## Exercise requirements
In the copy, include every entry exactly but none of its images.

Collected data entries

··········

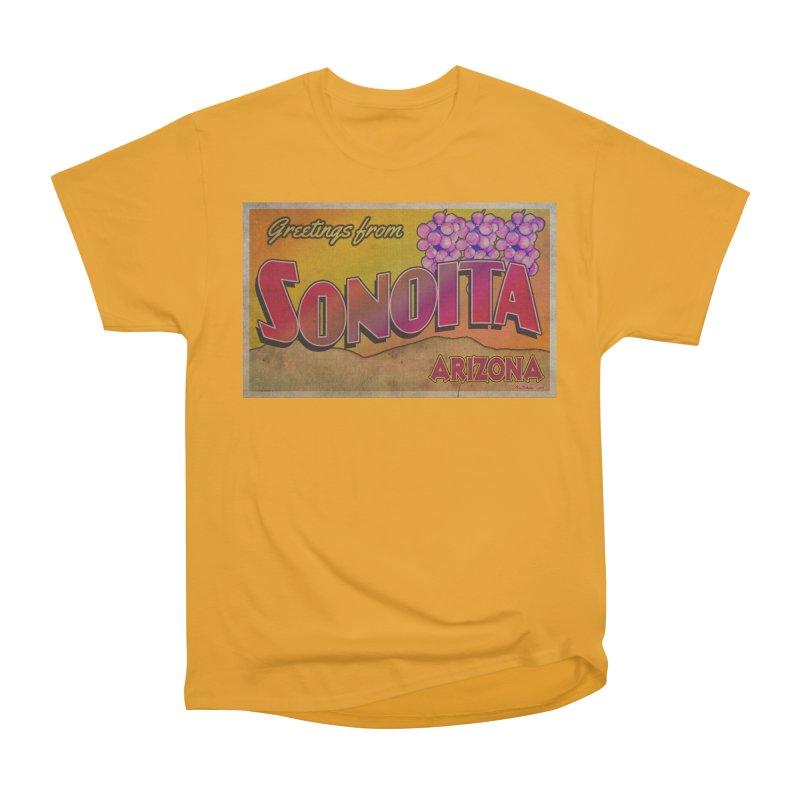 Sonoita, AZ. Women's Heavyweight Unisex T-Shirt by Nuttshaw Studios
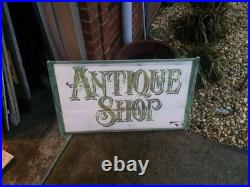 Vintage Wooden Antique Shop Sign GAS OIL SODA POP COUNTRY STORE 34 x 20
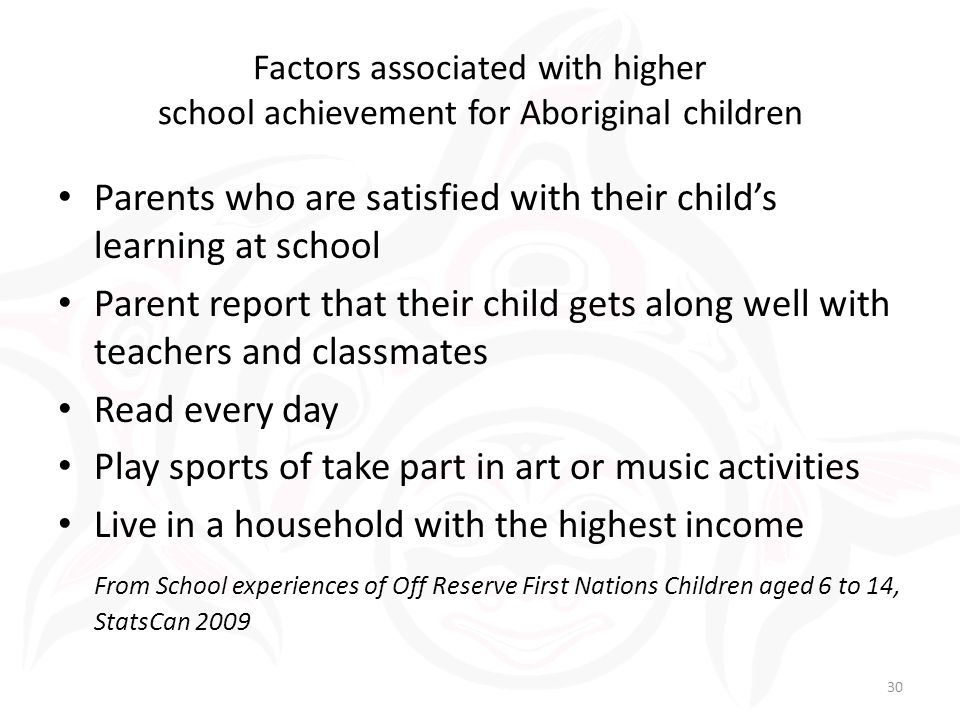 Parents who are satisfied with their child's learning at school Parent report that their child gets along well with teachers and classmates Read every day Play sports of take part in art or music activities Live in a household with the highest income From School experiences of Off Reserve First Nations Children aged 6 to 14, StatsCan 2009 Factors associated with higher school achievement for Aboriginal children 30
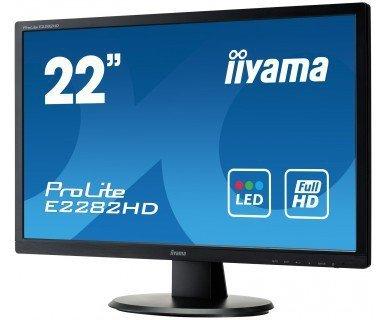 """IIYAMA E2282HD-B1 22"""" DVI DSUB"""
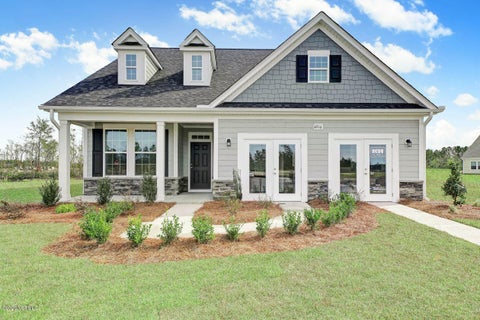 4216 Whispering Willow Cove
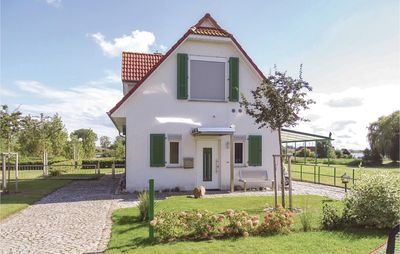 Photo for 2BR House Vacation Rental in Kirchdorf/Insel Poel
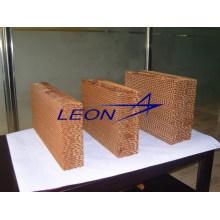 inorganic evaporative cooling pad ,Evaporative cooling media with flame retardant advantage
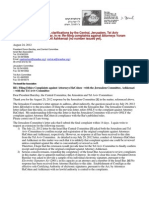 12-08-24 Request for extension, clarifications by the Central, Jerusalem, Tel Aviv Committees of the Israel Bar, in re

··········

## Result of this task
 Sonoita, AZ. Women's Heavyweight Unisex T-Shirt by Nuttshaw Studios
 Vintage Wooden Antique Shop Sign GAS OIL SODA POP COUNTRY STORE 34 x 20
 Parents who are satisfied with their child's learning at school Parent report that their child gets along well with teachers and classmates Read every day Play sports of take part in art or music activities Live in a household with the highest income From School experiences of Off Reserve First Nations Children aged 6 to 14, StatsCan 2009 Factors associated with higher school achievement for Aboriginal children 30
 """IIYAMA E2282HD-B1 22"""" DVI DSUB"""
 4216 Whispering Willow Cove
 Photo for 2BR House Vacation Rental in Kirchdorf/Insel Poel
 inorganic evaporative cooling pad ,Evaporative cooling media with flame retardant advantage
 12-08-24 Request for extension, clarifications by the Central, Jerusalem, Tel Aviv Committees of the Israel Bar, in re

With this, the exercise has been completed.